Zhao et al. [20] evaluated radiotherapy of the left mammary gland, including the IMN, using 3DCRT and VMAT. They found that VMAT reduced the OAR dose without lowering the target coverage based on fixed-gantry IMRT and VMAT treatment plans in 24 patients. The mean heart doses of fixed-gantry IMRT, one-arc VMAT, and two-arc VMAT were 10.6 Gy, 7.8 Gy, and 7.2 Gy, respectively. Thus, the mean heart dose in our study was approximately the same as that reported by Zhao et al. [20] When compared with the studies of Xi et al. [21] and Zhao et al. [22], the mean heart dose was lower than that in our study when left breast irradiation was performed using VMAT; however, it should be noted that the IMN was not included in the target volume, which may have resulted in the reduction of this dose (Supplementary File — Tab. S2).
In comprehensive comparisons with other methods, HD-VMAT delivered a higher dose to the target volume, including PTV_IM, without increasing the risk to the heart and lungs. Moreover, HD-VMAT delivered a better dose distribution, consistent with the target doses, compared with 3DCRT, without increasing the heart Dmean or V20 Gy. The heart Dmean and lung V20 Gy of HD-VMAT were lower than those of tHD-VMAT; meanwhile, the target doses were equivalent. In tHD-VMAT, we consider that the high dose to the heart and lung can adequately irradiate the PTV_IM due to the restricted irradiation angle. The heart Dmean was lower and the HI inferior for HD-VMAT than M-VMAT; however, the target dose indices were equivalent between the plans. Although the dose may vary depending on the number of arcs, collimator angle, and optimization parameters, it was clear that HD-VMAT was not inferior to M-VMAT.
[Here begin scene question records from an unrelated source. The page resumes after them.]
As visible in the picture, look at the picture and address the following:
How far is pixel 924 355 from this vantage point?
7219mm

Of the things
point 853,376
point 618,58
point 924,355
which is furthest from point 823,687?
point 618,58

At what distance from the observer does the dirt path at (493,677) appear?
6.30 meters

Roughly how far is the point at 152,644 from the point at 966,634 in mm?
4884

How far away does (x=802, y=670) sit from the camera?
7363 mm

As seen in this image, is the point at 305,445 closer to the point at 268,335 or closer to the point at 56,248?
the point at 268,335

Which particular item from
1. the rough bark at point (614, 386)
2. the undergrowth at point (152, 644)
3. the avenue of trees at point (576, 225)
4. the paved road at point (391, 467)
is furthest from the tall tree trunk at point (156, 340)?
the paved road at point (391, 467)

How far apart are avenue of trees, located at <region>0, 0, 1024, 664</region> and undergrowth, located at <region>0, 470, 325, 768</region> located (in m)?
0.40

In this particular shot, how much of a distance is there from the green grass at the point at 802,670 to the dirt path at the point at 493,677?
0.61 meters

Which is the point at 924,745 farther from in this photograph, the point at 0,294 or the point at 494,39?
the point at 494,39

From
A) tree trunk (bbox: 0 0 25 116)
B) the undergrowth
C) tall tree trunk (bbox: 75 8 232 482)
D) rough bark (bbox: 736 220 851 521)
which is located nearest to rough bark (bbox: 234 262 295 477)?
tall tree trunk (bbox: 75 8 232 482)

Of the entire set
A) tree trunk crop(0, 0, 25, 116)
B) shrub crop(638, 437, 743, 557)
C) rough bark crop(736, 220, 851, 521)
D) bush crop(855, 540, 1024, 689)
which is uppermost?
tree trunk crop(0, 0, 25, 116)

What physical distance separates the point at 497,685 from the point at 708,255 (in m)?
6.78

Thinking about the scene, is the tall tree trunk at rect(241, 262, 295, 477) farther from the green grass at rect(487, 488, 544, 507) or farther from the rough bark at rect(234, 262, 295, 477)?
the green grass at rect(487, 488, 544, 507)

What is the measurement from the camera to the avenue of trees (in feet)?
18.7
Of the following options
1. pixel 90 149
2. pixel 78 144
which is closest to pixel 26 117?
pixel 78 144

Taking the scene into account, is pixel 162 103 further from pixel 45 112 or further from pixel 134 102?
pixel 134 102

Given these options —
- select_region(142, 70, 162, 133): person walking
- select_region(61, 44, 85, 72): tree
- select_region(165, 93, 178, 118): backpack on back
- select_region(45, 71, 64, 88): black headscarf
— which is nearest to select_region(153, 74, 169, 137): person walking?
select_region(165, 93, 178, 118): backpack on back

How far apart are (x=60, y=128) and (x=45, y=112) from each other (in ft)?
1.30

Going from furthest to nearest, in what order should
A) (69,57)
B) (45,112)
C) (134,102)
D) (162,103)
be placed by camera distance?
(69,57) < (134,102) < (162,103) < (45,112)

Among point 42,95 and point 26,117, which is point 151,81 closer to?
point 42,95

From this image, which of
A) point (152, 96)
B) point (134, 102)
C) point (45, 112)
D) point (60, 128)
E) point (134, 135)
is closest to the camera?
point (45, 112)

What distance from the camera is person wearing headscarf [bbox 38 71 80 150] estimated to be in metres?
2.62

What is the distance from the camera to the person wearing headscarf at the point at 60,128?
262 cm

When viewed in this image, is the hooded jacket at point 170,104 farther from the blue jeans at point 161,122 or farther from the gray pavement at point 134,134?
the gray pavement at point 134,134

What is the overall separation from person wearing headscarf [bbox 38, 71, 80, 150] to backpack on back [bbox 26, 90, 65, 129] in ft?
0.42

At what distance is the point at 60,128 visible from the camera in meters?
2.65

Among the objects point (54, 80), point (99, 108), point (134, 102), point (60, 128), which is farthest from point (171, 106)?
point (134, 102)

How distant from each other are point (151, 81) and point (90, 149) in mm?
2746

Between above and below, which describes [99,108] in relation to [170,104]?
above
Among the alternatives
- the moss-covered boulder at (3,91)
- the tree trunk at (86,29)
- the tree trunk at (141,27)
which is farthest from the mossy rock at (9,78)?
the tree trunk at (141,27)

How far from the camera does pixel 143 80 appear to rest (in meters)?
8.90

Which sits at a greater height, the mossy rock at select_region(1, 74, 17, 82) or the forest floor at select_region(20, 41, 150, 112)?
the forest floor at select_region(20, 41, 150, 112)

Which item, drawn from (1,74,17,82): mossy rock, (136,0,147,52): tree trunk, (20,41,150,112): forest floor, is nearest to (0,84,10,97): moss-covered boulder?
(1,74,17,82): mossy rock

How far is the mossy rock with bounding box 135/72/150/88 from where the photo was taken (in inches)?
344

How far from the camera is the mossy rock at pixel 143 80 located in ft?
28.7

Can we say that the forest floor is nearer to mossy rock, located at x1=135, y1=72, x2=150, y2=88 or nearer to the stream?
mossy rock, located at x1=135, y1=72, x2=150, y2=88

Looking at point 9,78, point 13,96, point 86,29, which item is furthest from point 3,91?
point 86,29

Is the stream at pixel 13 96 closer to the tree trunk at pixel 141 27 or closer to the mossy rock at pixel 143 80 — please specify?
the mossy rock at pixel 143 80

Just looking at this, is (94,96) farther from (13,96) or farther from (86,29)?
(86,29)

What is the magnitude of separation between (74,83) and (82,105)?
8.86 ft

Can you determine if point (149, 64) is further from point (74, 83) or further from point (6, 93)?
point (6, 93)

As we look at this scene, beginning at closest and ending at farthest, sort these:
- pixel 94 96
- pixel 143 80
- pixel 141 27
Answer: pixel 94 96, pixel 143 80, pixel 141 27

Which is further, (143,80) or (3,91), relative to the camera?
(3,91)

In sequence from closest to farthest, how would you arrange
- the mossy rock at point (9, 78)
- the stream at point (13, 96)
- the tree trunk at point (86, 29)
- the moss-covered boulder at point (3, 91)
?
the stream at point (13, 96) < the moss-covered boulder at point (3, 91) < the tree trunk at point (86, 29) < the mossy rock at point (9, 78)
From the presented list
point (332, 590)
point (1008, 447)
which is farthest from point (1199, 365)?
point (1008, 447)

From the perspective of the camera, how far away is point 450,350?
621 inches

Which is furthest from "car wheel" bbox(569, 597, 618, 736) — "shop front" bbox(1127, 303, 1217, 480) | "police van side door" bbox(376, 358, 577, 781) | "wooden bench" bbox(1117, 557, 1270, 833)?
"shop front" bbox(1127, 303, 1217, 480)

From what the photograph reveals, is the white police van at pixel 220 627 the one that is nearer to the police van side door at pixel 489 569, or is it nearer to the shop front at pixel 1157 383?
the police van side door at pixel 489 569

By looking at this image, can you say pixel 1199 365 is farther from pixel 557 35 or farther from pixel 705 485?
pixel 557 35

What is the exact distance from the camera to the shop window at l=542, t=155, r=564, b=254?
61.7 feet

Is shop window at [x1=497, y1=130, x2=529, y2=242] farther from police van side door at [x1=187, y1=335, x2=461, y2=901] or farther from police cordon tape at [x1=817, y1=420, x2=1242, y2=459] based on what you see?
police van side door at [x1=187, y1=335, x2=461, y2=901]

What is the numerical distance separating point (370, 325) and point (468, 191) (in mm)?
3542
This study had several limitations. Because the field size and irradiation angle were different for each plan, it was impossible to maintain the same parameters for optimization. Therefore, the doses to the targets and OARs can be changed depending on the optimization parameters and skills of the medical physicists. However, in this case, the variation among the plans was eliminated by the set criteria. In addition, the target doses for each VMAT plan were approximately the same. It was assumed that more arcs can be used in M-VMAT to improve the distribution, but in this study, we used two arcs, the most commonly used number [20, 22, 23]. Deep-inspiration breath-hold effectively reduces the dose to the heart [24], but this study only examined the dose distribution using free-breath CT images.
Conclusions
The dose distribution of HD-VMAT can obtain excellent coverage of the target compared with 3DCRT, without increasing the heart Dmean or V20 Gy. HD-VMAT was superior to tHD-VMAT and was not inferior to M-VMAT. Therefore, VMAT using HD-MLC is useful for patients undergoing postoperative irradiation of breast and regional lymph nodes, including IMN.
Conflicts of interest
None declared.
Funding
This publication was prepared without any external funding source.
Ethical permission
The study was approved by the institutional review board for clinical research at Tokai University (18R126).
Author contributions
Data collection, data analysis, writing the original draft: Y.M.. Review and editing as a medical physicist: N.F. Review and editing as a doctor: E.K., T.A., R.N., T.F., T.Ka., T.Ku., T.M., E.M., and A.S.. Review and editing as a radiologic technologist: Y.O. and K.S.
Acknowledgements
We thank the Radiological Technology Department staff of the Clinical Technology Division of Tokai University Hospital and Tokai University Hachioji Hospital.